## EXERCISE
Copy word for word the lines of the records below, beginning at the one with "DOBE TYX-0626 Anti-slip" and finishing at the one with "FOX muhabiri Selçuk", ends included, but none of the pictures.

## INPUT MATERIAL
***
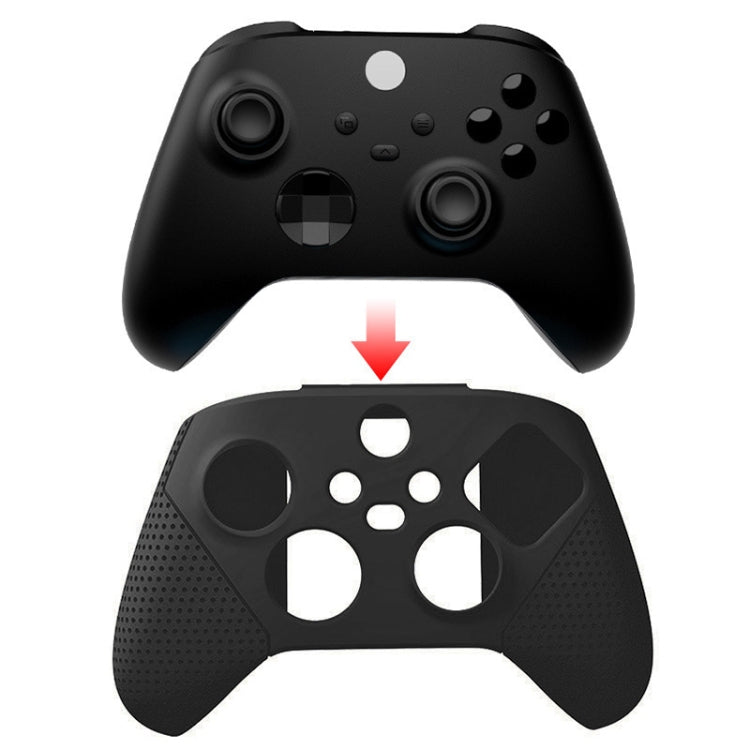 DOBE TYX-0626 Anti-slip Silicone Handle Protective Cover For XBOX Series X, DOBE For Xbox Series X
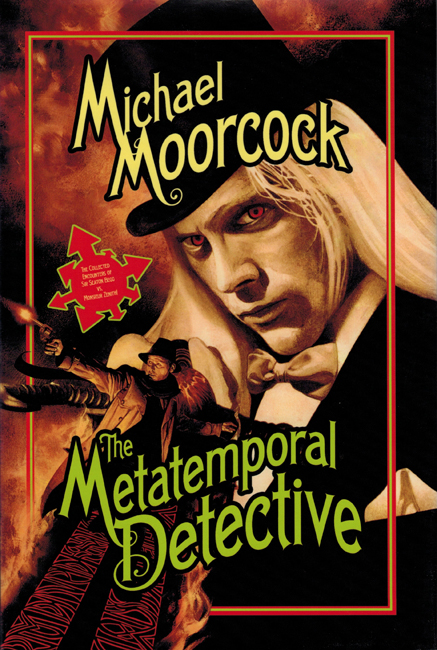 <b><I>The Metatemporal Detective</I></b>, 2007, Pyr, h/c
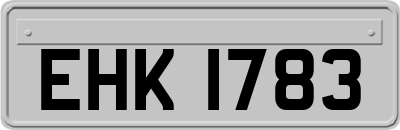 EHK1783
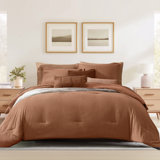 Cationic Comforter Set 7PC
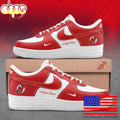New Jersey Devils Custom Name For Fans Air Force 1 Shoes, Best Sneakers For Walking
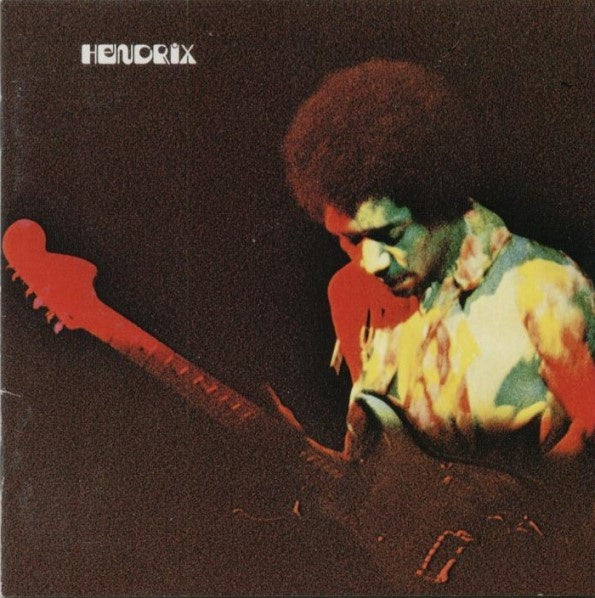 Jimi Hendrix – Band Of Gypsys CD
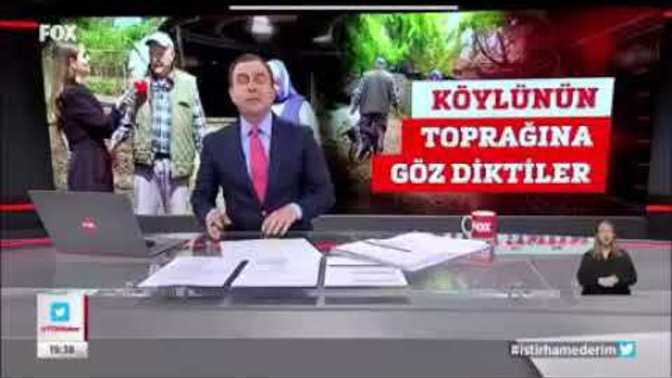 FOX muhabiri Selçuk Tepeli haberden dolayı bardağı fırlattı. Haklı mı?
***
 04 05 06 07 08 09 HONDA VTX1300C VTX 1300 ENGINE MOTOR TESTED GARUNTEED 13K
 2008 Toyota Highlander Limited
***
## RESPONSE FOR THIS EXERCISE
 DOBE TYX-0626 Anti-slip Silicone Handle Protective Cover For XBOX Series X, DOBE For Xbox Series X
 <b><I>The Metatemporal Detective</I></b>, 2007, Pyr, h/c
 EHK1783
 Cationic Comforter Set 7PC
New Jersey Devils Custom Name For Fans Air Force 1 Shoes, Best Sneakers For Walking
 Jimi Hendrix – Band Of Gypsys CD
 FOX muhabiri Selçuk Tepeli haberden dolayı bardağı fırlattı. Haklı mı?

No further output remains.